TEXTAUSZUG ::
####
>Bilder ganz unten!
Unsere erste grosse Runde beginnt sich langsam zu schliessen. Nach der Route 66 und Chicago verbrachten wir eine schöne, aber sehr kalte Nacht am Ufer des Michigansees. Das Feuer wärmte uns weit in die Nacht hinein und wir waren dermassen in ein Gespräch vertieft, dass wir nicht einmal den Waschbären bemerkten, der sich im 5 Meter entfernten Jeep über unsere Lebensmittelvorräte hermachte. Den anschliessend anschleichenden Opossum bemerkten wir frühzeitig und so musste das hungrige Tier, ohne irgendeinen Bissen zu ergattern, das Weite im dunklen Wald suchen.
Morgens lachte uns die Sonne bereits früh entgegen und die Atemluft dampfte durch die morgendliche Frische. Dank unserem Feuer war es trotzdem einigermassen angenehm und der Kaffee schmeckte am brutzelnden Feuer einfach super. Am See, seit wenigen Tagen soll er eisfrei sein, bewegten sich schon viele Leute und genossen die frühlingshafte Stimmung, obwohl der eisige Nordwind alles andere als einladend war. Ich genoss noch eine kurze Wanderung in der geschützten Dünenlandschaft und die Weitblicke bis hin nach Chicago.
Bereits beim Frühstück machten wir erneut eine Zeitrechnung und was alles noch möglich sein würde oder nicht mehr. So steuerten wir gleich in östlicher Richtung und folgten der Südgrenze des Bundesstaat Michigan. Nach der Fläche der Great Plains führte unsere Strasse durch eine sanfte Hügellandschaft entlang von vielen Farmen, die noch von den Familien bewirtschaften werden. Obst- und Weinbau prägen nebst der Milchwirtschaft die Gegend stark. Uns reizten immer wieder die vielen Weinkeller, doch die Zeit, aber auch die vielen Polizeipatrouillen hielten uns vor einem tieferen Eintauchen in ein Kellergewölbe ab.
In Hudson, einer verschlafenen Kleinstadt mitten in der Lower Peninsula von Michigan sprach mich ein junger Mann mit meinem Vornamen an. Vermutlich musste ich sehr unbeholfen aus der Wäsche geguckt haben; auf einer solchen Reise trifft man sehr viele Leute an, doch an ihn konnte ich mich beim besten Willen nicht erinnern und auf die Frage, wo Chantal wäre, war es mir recht peinlich. Doch ich konnte ihn gar nicht kennen; er entdeckte uns per Zufall im Internet, war von unserer Reise total begeistert und verfolgt unsere Abenteuer seit dieser Zeit regelmässig. So klein kann die Welt sein! 🙂
Er wünschte uns noch alles Gute auf der Weiterfahrt und freute sich bereits auf die weiteren Geschichten.
In Toledo erreichten wir das Montagewerk von Chrysler, wo einst unser Jeep das Montageband vor etwas mehr als 12 Jahren verliess und nach Europa verschifft wurde.
####
AUFGABEN UND ÜBUNGEN ::
1/ Prüfe, ob die folgenden Aussagen mit dem Reisebericht übereinstimmen. Antworte jeweils mit Ja oder Nein und zitiere die entscheidenden Worte wörtlich. (a) Der Waschbär am Jeep wurde sofort bemerkt. (b) Der Jeep verließ in Toledo vor etwas mehr als 12 Jahren das Montageband. (c) Der junge Mann in Hudson war dem Erzähler von früher persönlich bekannt.
2/ Tausche in den Einträgen „closer" gegen „nearer" aus, und zwar von der Zeile mit „Which is the" bis zum Ende der Einträge. Gib nur diese Zeilen ohne die Bilder wieder und lass sonst alles unverändert.
Der Reisebericht und die Einträge haben nichts miteinander zu tun.

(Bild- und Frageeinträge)
####
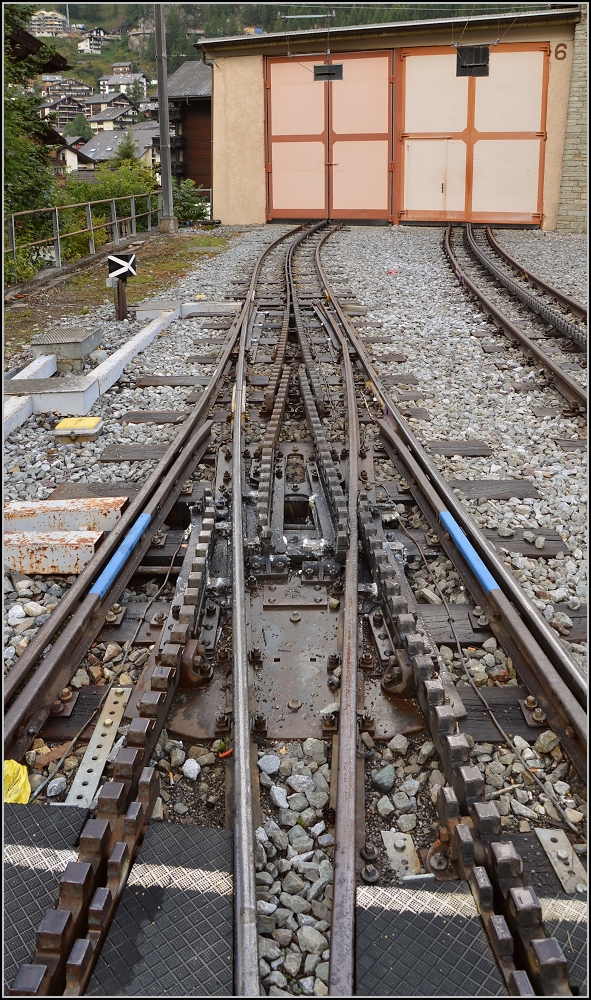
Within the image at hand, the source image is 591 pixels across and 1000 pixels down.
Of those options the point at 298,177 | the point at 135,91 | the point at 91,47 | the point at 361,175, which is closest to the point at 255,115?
the point at 298,177

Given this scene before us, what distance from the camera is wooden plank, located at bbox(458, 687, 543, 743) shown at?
297 cm

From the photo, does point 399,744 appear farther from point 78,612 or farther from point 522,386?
point 522,386

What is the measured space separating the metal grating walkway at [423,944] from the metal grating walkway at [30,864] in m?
0.87

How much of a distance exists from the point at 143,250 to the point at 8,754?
16.9 m

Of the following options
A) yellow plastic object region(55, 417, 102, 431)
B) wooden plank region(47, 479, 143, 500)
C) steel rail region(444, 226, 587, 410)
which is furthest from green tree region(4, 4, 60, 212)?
wooden plank region(47, 479, 143, 500)

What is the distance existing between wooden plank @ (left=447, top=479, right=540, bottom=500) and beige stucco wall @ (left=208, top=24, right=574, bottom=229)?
71.0 ft

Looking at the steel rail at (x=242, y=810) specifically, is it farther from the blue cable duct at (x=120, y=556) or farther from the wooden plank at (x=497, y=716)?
the wooden plank at (x=497, y=716)

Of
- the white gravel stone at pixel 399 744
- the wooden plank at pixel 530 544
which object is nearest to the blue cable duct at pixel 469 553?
the wooden plank at pixel 530 544

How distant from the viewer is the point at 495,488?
527 centimetres

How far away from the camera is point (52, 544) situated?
166 inches

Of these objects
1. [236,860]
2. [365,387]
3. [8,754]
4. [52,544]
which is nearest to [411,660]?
[236,860]

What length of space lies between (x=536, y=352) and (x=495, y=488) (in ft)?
12.5

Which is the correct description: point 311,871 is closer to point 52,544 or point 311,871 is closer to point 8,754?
point 8,754

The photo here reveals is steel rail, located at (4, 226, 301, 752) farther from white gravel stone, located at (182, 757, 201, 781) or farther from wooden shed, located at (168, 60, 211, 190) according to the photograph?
wooden shed, located at (168, 60, 211, 190)
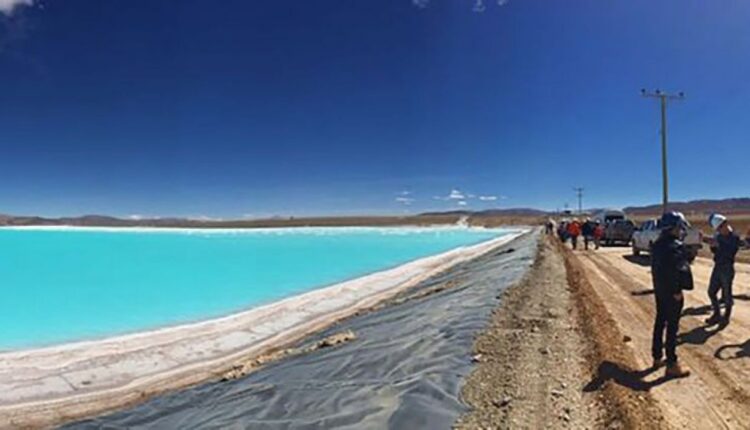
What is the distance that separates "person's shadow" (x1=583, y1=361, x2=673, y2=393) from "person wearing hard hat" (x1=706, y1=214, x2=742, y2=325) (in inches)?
147

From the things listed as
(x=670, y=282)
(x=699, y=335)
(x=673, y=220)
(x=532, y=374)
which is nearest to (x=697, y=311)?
(x=699, y=335)

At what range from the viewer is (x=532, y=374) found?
6746mm

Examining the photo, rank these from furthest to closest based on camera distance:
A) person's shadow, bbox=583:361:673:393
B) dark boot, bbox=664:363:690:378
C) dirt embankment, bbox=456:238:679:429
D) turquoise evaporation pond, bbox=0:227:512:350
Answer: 1. turquoise evaporation pond, bbox=0:227:512:350
2. dark boot, bbox=664:363:690:378
3. person's shadow, bbox=583:361:673:393
4. dirt embankment, bbox=456:238:679:429

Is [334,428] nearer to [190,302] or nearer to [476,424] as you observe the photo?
####
LÖSUNGEN DER AUFGABEN ::
1/
(a) Nein: „dass wir nicht einmal den Waschbären bemerkten"
(b) Ja: „wo einst unser Jeep das Montageband vor etwas mehr als 12 Jahren verliess"
(c) Nein: „Doch ich konnte ihn gar nicht kennen"

2/
Which is the correct description: point 311,871 is nearer to point 52,544 or point 311,871 is nearer to point 8,754?
point 8,754

The photo here reveals is steel rail, located at (4, 226, 301, 752) farther from white gravel stone, located at (182, 757, 201, 781) or farther from wooden shed, located at (168, 60, 211, 190) according to the photograph?
wooden shed, located at (168, 60, 211, 190)
What is the distance that separates "person's shadow" (x1=583, y1=361, x2=673, y2=393) from "person wearing hard hat" (x1=706, y1=214, x2=742, y2=325) (in inches)?
147

From the things listed as
(x=670, y=282)
(x=699, y=335)
(x=673, y=220)
(x=532, y=374)
which is nearest to (x=697, y=311)?
(x=699, y=335)

At what range from the viewer is (x=532, y=374) found?
6746mm

Examining the photo, rank these from furthest to closest based on camera distance:
A) person's shadow, bbox=583:361:673:393
B) dark boot, bbox=664:363:690:378
C) dirt embankment, bbox=456:238:679:429
D) turquoise evaporation pond, bbox=0:227:512:350
Answer: 1. turquoise evaporation pond, bbox=0:227:512:350
2. dark boot, bbox=664:363:690:378
3. person's shadow, bbox=583:361:673:393
4. dirt embankment, bbox=456:238:679:429

Is [334,428] nearer to [190,302] or nearer to [476,424] as you observe the photo?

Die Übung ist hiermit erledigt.